== Material shown ==
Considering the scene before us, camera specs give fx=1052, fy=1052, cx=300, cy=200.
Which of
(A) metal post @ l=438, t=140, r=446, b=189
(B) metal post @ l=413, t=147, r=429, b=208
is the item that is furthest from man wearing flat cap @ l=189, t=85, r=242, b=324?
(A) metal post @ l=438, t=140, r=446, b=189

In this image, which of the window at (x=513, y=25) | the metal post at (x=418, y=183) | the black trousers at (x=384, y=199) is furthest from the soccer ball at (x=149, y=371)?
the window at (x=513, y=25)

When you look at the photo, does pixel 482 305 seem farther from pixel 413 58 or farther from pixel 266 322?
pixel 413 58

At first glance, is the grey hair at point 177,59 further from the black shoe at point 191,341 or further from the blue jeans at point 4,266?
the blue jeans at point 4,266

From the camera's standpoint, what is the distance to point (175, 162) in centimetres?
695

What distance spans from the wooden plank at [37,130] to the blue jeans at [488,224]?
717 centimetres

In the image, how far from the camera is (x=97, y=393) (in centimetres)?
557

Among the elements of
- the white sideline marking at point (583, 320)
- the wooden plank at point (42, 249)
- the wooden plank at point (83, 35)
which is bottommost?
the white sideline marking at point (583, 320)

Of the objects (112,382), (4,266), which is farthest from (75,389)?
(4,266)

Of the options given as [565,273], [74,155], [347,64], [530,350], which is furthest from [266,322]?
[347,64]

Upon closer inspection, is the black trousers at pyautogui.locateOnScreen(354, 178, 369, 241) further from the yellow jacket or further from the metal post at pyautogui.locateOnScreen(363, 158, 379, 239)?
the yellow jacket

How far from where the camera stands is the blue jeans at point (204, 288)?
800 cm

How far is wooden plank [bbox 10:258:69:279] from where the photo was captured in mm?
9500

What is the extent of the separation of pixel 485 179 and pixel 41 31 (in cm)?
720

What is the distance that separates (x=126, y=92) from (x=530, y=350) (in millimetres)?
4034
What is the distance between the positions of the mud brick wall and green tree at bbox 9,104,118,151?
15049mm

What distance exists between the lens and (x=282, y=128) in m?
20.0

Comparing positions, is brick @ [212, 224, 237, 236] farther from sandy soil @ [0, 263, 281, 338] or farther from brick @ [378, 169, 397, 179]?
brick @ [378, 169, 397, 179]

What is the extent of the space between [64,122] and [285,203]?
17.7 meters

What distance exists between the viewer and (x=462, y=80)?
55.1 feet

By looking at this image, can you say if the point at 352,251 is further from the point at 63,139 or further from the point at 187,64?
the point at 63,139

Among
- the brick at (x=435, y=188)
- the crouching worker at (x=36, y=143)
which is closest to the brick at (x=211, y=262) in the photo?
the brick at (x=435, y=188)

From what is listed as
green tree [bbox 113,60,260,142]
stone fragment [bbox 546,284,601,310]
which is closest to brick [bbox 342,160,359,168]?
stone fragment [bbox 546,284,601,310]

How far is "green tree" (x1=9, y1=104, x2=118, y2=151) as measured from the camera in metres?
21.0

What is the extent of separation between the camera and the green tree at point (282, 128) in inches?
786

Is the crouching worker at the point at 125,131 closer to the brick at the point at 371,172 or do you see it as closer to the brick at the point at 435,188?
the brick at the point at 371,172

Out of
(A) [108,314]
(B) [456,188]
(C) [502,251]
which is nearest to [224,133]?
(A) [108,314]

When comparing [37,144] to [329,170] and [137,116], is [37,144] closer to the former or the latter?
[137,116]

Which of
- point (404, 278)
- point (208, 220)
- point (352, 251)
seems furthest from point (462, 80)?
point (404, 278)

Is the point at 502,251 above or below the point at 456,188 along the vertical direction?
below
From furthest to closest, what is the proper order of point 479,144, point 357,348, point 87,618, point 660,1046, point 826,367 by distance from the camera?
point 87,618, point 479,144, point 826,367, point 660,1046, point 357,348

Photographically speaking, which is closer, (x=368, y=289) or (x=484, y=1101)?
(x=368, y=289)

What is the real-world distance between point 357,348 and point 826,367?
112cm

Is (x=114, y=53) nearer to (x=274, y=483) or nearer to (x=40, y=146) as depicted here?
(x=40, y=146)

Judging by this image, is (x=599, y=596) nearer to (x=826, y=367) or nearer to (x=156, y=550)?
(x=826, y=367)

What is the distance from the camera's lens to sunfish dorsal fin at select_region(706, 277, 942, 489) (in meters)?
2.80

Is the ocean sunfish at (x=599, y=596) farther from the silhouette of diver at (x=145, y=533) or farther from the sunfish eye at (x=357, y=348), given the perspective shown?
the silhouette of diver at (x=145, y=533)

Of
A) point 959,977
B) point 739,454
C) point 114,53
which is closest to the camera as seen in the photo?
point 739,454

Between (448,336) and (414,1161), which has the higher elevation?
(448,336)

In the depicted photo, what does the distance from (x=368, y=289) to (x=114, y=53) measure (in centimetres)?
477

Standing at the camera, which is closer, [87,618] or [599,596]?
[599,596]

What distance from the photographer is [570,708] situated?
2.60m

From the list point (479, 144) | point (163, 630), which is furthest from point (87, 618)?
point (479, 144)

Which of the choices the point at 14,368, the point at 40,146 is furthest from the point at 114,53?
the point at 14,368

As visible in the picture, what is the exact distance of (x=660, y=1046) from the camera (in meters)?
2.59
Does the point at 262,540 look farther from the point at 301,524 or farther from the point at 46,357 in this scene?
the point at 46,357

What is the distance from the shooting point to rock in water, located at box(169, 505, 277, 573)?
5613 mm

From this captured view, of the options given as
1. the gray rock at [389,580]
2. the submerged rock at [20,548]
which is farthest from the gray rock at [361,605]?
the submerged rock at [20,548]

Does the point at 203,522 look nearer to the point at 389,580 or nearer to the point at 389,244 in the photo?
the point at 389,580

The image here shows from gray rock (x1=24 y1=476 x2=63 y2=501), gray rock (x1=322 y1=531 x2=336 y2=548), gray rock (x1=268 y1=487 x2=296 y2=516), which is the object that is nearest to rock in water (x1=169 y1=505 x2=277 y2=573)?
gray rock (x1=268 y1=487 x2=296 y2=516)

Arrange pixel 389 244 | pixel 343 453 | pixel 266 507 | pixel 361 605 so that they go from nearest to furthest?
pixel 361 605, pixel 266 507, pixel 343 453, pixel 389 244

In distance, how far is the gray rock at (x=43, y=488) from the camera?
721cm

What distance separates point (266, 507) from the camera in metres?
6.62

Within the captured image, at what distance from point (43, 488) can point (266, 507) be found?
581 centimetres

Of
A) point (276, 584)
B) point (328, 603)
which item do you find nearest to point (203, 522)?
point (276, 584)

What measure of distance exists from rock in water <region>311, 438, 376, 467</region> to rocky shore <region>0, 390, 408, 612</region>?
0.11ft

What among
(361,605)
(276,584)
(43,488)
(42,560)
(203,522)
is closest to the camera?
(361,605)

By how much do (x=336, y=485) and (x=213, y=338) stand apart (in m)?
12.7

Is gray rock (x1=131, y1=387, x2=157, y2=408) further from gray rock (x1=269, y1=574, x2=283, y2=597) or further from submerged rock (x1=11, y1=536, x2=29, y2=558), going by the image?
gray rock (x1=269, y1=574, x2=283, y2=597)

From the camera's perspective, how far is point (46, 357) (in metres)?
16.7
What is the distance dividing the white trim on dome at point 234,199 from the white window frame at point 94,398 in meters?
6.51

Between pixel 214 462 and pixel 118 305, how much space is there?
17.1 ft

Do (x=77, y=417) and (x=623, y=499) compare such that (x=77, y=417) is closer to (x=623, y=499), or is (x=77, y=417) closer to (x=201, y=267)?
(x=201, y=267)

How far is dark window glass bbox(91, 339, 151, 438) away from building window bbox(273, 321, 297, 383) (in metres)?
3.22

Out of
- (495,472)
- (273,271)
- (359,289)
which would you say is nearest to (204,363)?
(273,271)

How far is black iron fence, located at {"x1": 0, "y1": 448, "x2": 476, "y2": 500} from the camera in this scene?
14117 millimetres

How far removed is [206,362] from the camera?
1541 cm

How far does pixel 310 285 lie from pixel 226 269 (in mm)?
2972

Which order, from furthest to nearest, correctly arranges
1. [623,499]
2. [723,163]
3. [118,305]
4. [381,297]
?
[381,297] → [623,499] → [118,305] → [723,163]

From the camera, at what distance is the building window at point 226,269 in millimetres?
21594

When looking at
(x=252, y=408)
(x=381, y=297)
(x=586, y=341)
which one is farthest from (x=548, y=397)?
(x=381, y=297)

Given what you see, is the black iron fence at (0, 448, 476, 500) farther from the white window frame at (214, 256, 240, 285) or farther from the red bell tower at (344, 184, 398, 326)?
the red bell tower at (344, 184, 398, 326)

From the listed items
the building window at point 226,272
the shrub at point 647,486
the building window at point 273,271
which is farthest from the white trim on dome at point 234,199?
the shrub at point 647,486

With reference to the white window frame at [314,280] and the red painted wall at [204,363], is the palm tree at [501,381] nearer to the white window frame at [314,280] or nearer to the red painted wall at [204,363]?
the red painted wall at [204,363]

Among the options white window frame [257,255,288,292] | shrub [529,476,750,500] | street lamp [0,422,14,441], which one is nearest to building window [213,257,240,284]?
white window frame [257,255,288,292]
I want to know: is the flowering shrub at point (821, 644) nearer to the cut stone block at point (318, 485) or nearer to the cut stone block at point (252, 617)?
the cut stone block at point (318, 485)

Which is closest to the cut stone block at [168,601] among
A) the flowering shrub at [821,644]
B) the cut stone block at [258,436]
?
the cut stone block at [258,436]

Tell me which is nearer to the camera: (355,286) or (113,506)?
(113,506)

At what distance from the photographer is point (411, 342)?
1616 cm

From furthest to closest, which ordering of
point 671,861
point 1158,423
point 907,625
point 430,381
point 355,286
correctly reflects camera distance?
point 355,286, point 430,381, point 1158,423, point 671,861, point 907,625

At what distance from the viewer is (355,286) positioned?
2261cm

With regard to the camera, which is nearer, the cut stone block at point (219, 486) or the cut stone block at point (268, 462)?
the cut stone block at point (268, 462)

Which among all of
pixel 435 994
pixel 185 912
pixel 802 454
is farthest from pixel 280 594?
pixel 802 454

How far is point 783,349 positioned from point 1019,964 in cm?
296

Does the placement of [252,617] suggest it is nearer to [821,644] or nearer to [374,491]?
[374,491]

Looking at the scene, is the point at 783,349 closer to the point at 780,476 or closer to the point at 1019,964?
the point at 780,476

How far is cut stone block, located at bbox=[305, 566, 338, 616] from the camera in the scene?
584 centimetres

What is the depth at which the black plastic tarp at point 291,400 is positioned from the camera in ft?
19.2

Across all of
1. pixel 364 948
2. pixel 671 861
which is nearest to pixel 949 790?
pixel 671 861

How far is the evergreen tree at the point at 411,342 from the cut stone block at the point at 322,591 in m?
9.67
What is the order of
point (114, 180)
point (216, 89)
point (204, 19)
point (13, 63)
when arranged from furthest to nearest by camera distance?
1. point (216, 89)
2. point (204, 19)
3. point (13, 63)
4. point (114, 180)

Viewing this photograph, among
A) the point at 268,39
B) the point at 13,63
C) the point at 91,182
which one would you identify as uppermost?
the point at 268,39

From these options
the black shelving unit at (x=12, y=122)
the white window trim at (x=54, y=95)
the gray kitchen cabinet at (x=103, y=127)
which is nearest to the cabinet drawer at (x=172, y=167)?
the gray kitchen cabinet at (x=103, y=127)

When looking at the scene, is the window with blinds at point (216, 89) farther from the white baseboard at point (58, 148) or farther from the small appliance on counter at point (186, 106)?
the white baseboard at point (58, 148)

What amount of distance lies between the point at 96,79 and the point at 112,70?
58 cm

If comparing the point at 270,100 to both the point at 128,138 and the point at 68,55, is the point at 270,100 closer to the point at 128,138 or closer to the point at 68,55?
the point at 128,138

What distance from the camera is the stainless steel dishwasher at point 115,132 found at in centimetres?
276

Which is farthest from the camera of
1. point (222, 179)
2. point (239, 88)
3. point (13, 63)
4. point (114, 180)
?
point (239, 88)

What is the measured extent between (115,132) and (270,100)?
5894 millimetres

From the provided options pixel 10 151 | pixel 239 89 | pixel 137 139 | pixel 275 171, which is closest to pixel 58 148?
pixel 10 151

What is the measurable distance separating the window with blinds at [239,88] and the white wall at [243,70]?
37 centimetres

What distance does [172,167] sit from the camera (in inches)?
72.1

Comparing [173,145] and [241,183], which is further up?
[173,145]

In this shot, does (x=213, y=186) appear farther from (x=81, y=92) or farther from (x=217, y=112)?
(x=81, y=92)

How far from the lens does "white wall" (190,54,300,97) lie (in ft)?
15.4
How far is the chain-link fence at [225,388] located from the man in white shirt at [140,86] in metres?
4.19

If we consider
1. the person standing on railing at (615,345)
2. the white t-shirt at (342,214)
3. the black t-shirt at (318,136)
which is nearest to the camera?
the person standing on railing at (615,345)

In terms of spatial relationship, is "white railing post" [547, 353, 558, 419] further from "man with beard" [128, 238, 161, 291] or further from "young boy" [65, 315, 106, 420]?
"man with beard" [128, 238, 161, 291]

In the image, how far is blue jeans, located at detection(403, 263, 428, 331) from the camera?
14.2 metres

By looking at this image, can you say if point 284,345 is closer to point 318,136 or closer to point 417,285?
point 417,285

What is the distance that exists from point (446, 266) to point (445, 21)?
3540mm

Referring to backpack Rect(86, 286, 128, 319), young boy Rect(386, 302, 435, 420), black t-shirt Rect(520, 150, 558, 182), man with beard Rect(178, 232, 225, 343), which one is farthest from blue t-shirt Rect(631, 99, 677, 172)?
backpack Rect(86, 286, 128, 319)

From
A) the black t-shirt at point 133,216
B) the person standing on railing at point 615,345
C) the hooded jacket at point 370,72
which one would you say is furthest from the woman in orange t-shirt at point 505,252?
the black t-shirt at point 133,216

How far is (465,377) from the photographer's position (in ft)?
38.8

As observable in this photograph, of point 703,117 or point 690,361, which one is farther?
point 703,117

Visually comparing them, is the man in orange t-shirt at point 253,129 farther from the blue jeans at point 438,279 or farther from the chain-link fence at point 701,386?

== Written problem ==
Return exactly the lines of the data, and only those, from the line with "How far from the lens" through the last line, inclusive.

== Correct result ==
How far from the lens does "white wall" (190,54,300,97) lie (in ft)?
15.4
How far is the chain-link fence at [225,388] located from the man in white shirt at [140,86] in metres?
4.19

If we consider
1. the person standing on railing at (615,345)
2. the white t-shirt at (342,214)
3. the black t-shirt at (318,136)
which is nearest to the camera?
the person standing on railing at (615,345)

In terms of spatial relationship, is "white railing post" [547, 353, 558, 419] further from "man with beard" [128, 238, 161, 291] or further from "young boy" [65, 315, 106, 420]?
"man with beard" [128, 238, 161, 291]

In the image, how far is blue jeans, located at detection(403, 263, 428, 331) from the camera?
14.2 metres

By looking at this image, can you say if point 284,345 is closer to point 318,136 or closer to point 417,285?
point 417,285

What is the distance that exists from point (446, 266) to point (445, 21)?
3540mm

Referring to backpack Rect(86, 286, 128, 319), young boy Rect(386, 302, 435, 420), black t-shirt Rect(520, 150, 558, 182), man with beard Rect(178, 232, 225, 343), which one is farthest from blue t-shirt Rect(631, 99, 677, 172)?
backpack Rect(86, 286, 128, 319)

From
A) the black t-shirt at point 133,216
B) the person standing on railing at point 615,345
C) the hooded jacket at point 370,72
which one would you say is furthest from the woman in orange t-shirt at point 505,252?
the black t-shirt at point 133,216

How far is (465,377) from the photographer's position (in ft)?
38.8

As observable in this photograph, of point 703,117 or point 690,361, which one is farther?
point 703,117

Visually comparing them, is the man in orange t-shirt at point 253,129 farther from the blue jeans at point 438,279 or farther from the chain-link fence at point 701,386?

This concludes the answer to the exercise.